You aren't understanding their position.....they aren't saying UND is making derogatory statements.....they are saying oponents in sports are doing it and they are tired of it.

You are right.....the logo is awesome.....but do Gopher,Badger and Bison fans treat it with the same respect.Not at the games I've seen..... :eyeroll: :eyeroll:


----------



## wirehairman (Oct 31, 2005)

I am of Scandinavian descent, and the Vikings logo/mascot doesn't offend me in the least. Neither do the derogatory comments fans of opponents (i.e Viqueens) get me all worked up.
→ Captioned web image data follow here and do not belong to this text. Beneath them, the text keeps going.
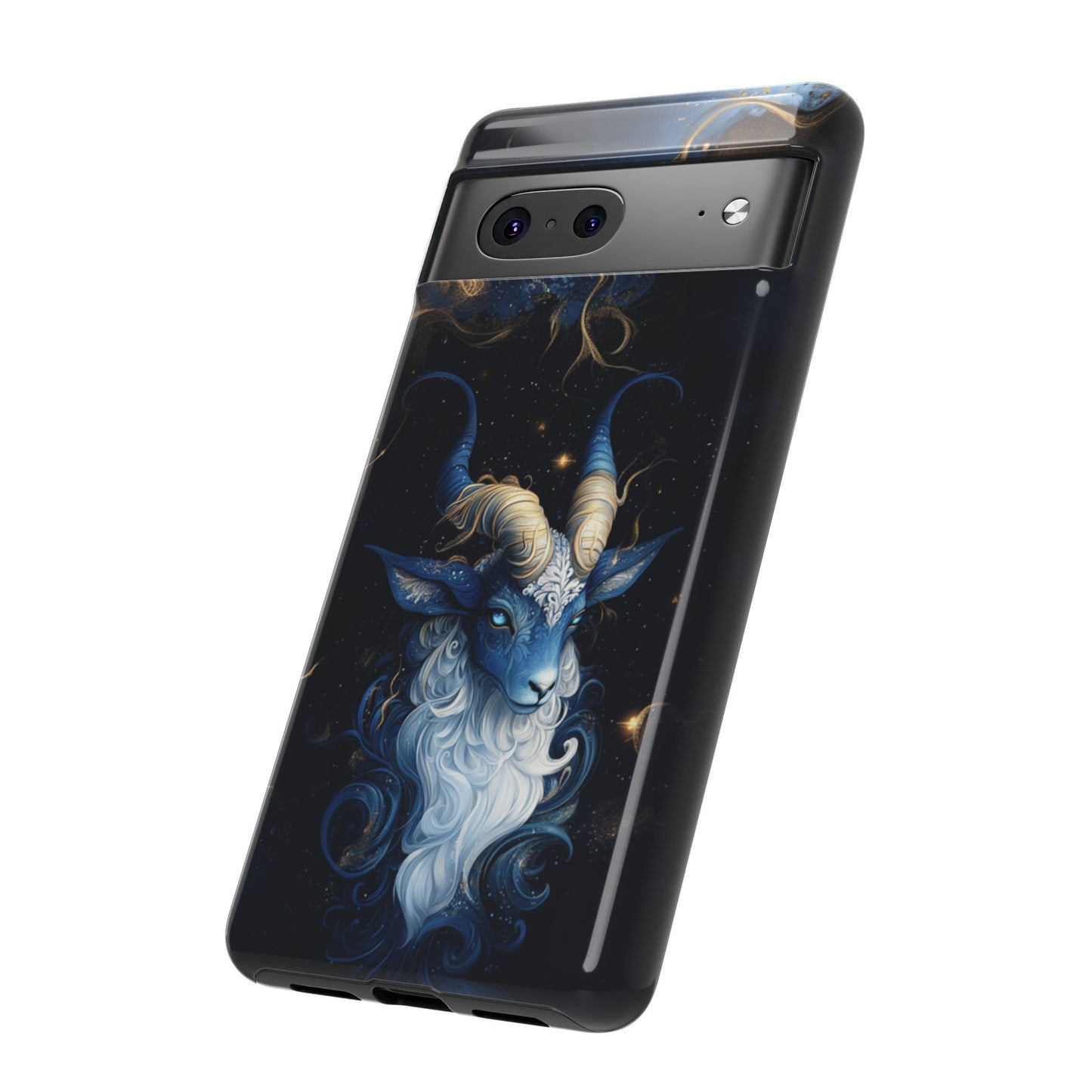 Capricorn Zodiac Goat Phone Case – iPhone, Google Pixel, Samsung Galaxy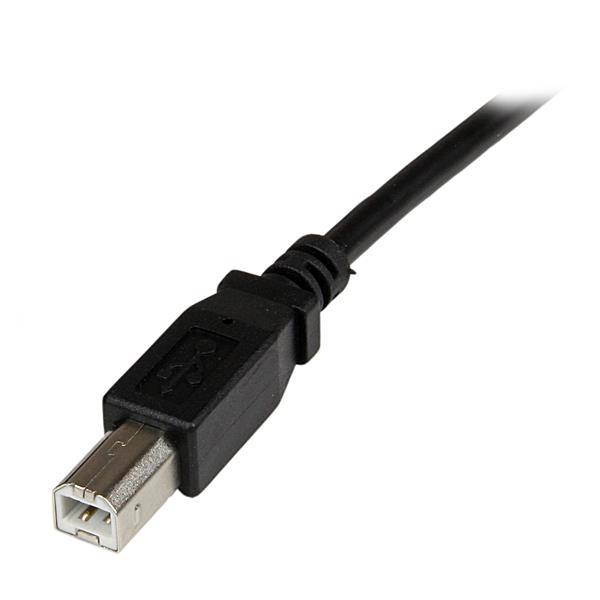 Rca Informatique - image du produit : CABLE USB MONTAGE SUR PANNEAU A FEMELLE VERS B MALE - 91 CM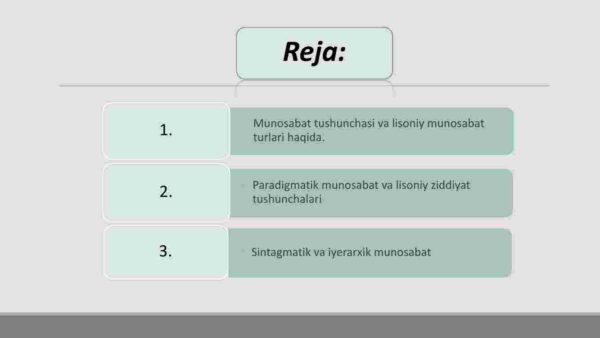 Til birliklari o'rtasidagi lisoniy munosabatlar - Image 2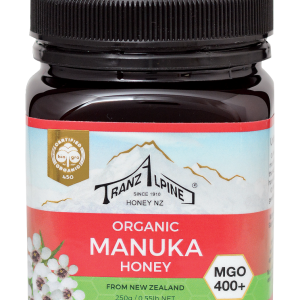 Miere de manuka mgo 400+ bio 250g Tranzalpine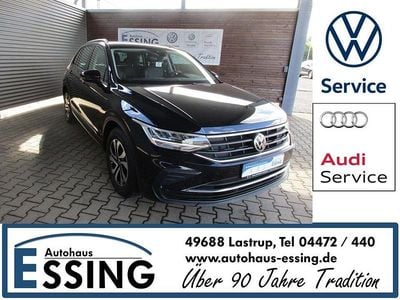 Gebraucht VW Tiguan Active 150 PS (110 kW) 2021 Schwarz SUV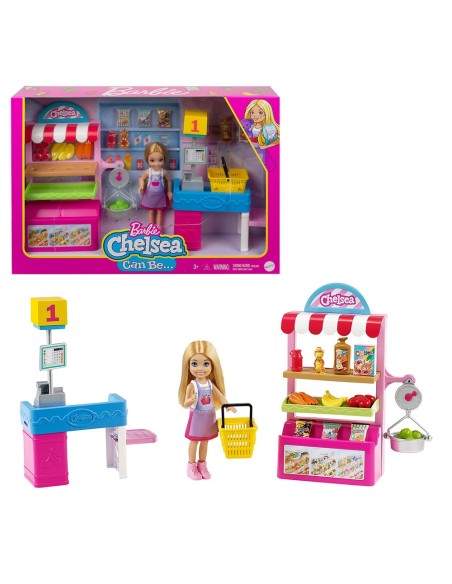 Muñeca Chelsea supermercado GTN67 BARBIE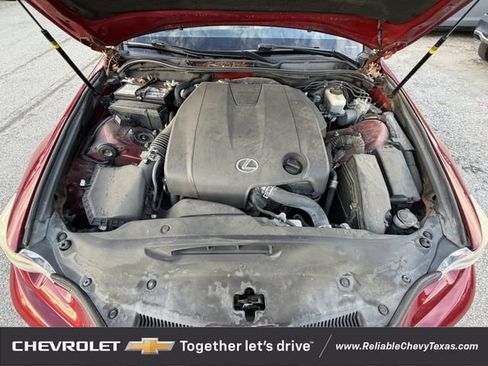 Used 2014 Lexus IS 250 w/ Navigation Package RWD image 35
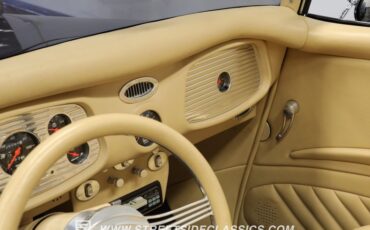 Ford-Cabriolet-1933-Dark-Blue-Tan-41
The PC thing is getting out of hand.


----------



## g/o (Jul 13, 2004)

Come on Ken give me a break, is that all you can come up with for an excuse??? So because my name is Jimmy I should be offended at the VCSU Jamestown College games???? Ken a rivalry is a rivalry and yes they are going to say things. Poor excuse Ken, let your liberal mind think up something else.


----------



## KEN W (Feb 22, 2002)

My mind is just fine......and I worked with Native Americans for 6 years in a school with 97% Native American students and 75% Native American staff.So G/O I would guess my perspectiove a little different than yours. :eyeroll:


----------



## always_outdoors (Dec 17, 2002)

The tribes need to decide on whether the name is offensive or if the name is being exploited poorly. I believe there is a difference.

1. If it is offensive, then it is is always offensive. No matter how much money UND gives to the tribe or how many scholarships it gives out, it is still offensive.

2. If they feel it is being exploited, then money or scholarships or whatever can be used to convince the tribes that it is OK to use.

The tribe(s) need to sit down and decide what it is. If they say it is offensive but want something for it, then it really wasn't offensive to begin with. If they feel it is being exploited, then money may solve the problem.

IMHO if the tribes say it is offensive to them, then change the name. If they say they are being exploited poorly, then UND needs to figure out what to cough up to get approval for the name.


----------



## bradguck (Jun 12, 2007)

live2hunt,

I agree 100% with you.

It is either offensive or it's not. 
If the tribes are genuinely offended, then no amount of money can change their minds. If the tribes are really offended, then there will be no agreement reached.


----------



## KEN W (Feb 22, 2002)

The thing I find disturbing about the out-of-court agreement is that at any time in the future the tribes can decide to withdraw their support for the nickname even if they give support now.Why would UND want that being held over their heads.

Just change the name and move on.....in 5 years no one will care.


----------



## lundq (Feb 21, 2005)

bradguck said:


> live2hunt,
> 
> It is either offensive or it's not.
> If the tribes are genuinely offended, then no amount of money can change their minds. If the tribes are really offended, then there will be no agreement reached.


It's funny though, how a lot of money can make people "not THAT offended"


----------



## Reddbecca (Dec 29, 2007)

Anybody who supports political correctness should be crucified.


----------



## Old Hunter (Mar 8, 2002)

A few days ago I was reading the Jamestown paper and noticed that the Purdue Boilermakers had narrowly beaten the Central Michigan Chippewas in the Motor City bowl. Seems that the Chippewas of that area dont have a problem with the mascot name. Change it to the Roughriders. I dont think Grand Forks Red River would mind sharing the name.


----------